Meaning of “reportable account”

2.—(1) In these Regulations, a “reportable account” means—

(a)an account which is a reportable account within the meaning of the relevant agreement,

(b)in relation to a reporting financial institution under the DAC or the CRS, an account that is a pre-existing entity account with an account balance or value that does not exceed US$250,000 as of 31st December 2015, and

(c)in relation to a reporting financial institution under the FATCA agreement, an account meeting the description at paragraph II.A, III.A or IV.A of Annex I of the agreement.

(2) But—

(a)in relation to a reporting financial institution under the DAC or the CRS, an account listed as an excluded account in Schedule 2 is not a reportable account,

(b)in relation to a reporting financial institution under the FATCA agreement, an account is not a reportable account if—

(i)the account holder is deceased or is a personal representative (within the meaning of section 989 of ITA 2007),

(ii)the account is held to comply with an order or judgment made or given in legal proceedings, or

(iii)the funds held in the account are held solely as security for the performance of a party’s obligation under a contract for the disposal of an estate or interest in land or of tangible moveable property, and

(c)an account within paragraph (1)(b) or (c) is not a reportable account in relation to a reporting financial institution for a calendar year if there is an election by the institution which has effect for that year to treat all such accounts, or a clearly identified group of such accounts, as not being reportable accounts.

Excerpted records →
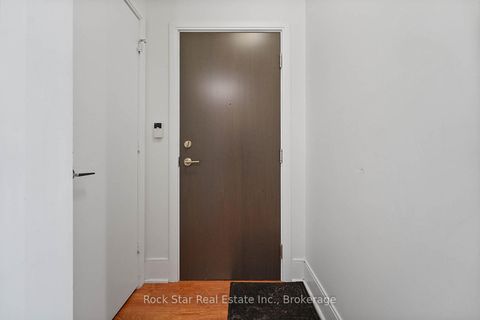 Photo 2 at 706 - 181 Wynford Drive, Don Mills, Toronto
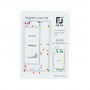 Tappeto Magnetico Mappa Viti Riparazione Per Iphone 8 Plus Tools 15 Cm X 10 Cm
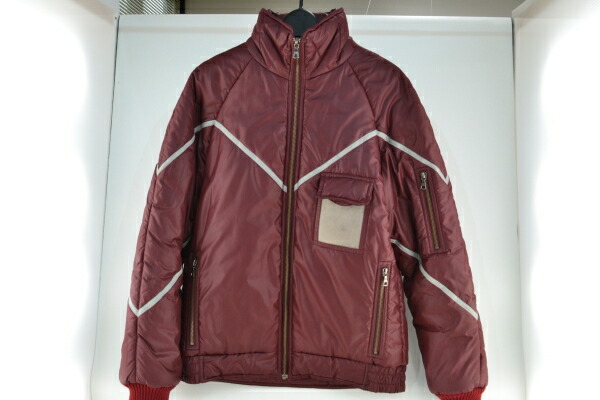 楽天市場】NEXUS 7 ネクサスセブン ジャケット サイズ:48(L) BerBerJin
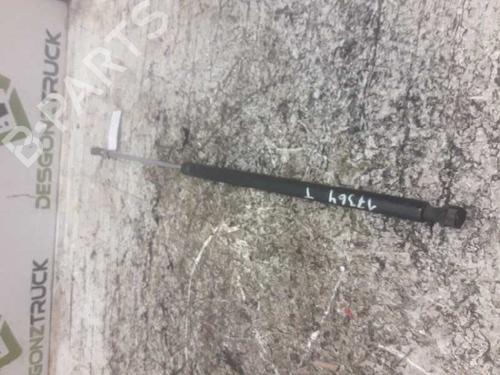 Tailgate lift support PEUGEOT 807 (EB_)  | BP21467515C138 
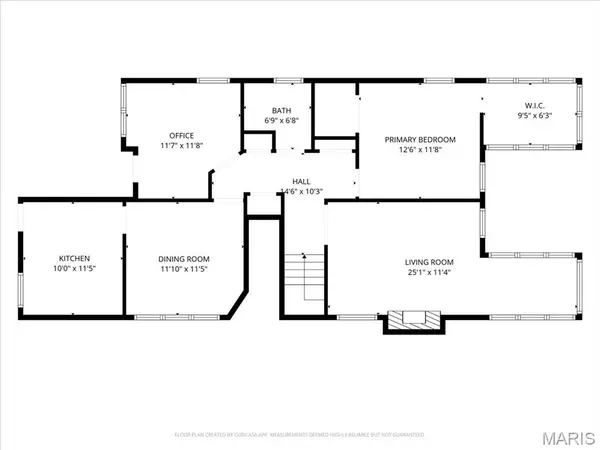 6218 S Kingshighway BLVD, St Louis, MO 63109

Job item A →
In the regulation text on reportable accounts, recast paragraph (2), which begins "(2) But", as a short list that keeps its main facts.
Job item B →
Write what follows in the regulation text on reportable accounts, starting after its final clause.
The records play no part in what is asked here.

Written answer A →
- Under the DAC or the CRS, an account listed as an excluded account in Schedule 2 is not a reportable account.
- Under the FATCA agreement, an account is not a reportable account if any of these applies:
  - the account holder is deceased or is a personal representative, as defined in section 989 of ITA 2007
  - the account is held to comply with an order or judgment in legal proceedings
  - its funds are held solely as security for a party's obligation under a contract to dispose of an estate or interest in land or of tangible moveable property
- An account within paragraph (1)(b) or (c) is not a reportable account for a calendar year if the institution has an election in effect for that year. The election must treat all such accounts, or a clearly identified group of them, as not reportable.

Written answer B →
(3) An election under paragraph (2)(c) must be made for each calendar year for which the election is to have effect in the return required by regulation 6 for that year.

(4) The reporting financial institution must apply the account balance aggregation and currency rules in the relevant agreement for the purposes of determining whether an account maintained by the institution is within paragraph (1)(b) or (c).

(5) The account balance aggregation and currency rules are—

(a)in Section VII.C of Annex I to the DAC,

(b)in Section VII.C of the CRS, and

(c)in paragraph VI.C of Annex I to the FATCA agreement.

(6) In applying the account balance aggregation and currency rules for the purposes of a relevant agreement and these Regulations, an account balance that has a negative value is treated as having a nil value.

(7) In determining the balance or value of an account denominated in a currency other than US dollars for the purposes of a relevant agreement and for the purposes of paragraph (1)(b) or (c), the institution must translate the relevant dollar threshold amounts into the other currency by reference to the spot rate of exchange on the date for which the institution is determining the threshold amounts.

(8) For the purposes of a relevant agreement and these Regulations, an account held by an individual as a partner of a partnership is treated as an entity account and is not treated as an individual account.

Obligations in relation to financial accounts

Due diligence requirements

3.—(1) A reporting financial institution must establish and maintain arrangements that are designed to identify reportable accounts.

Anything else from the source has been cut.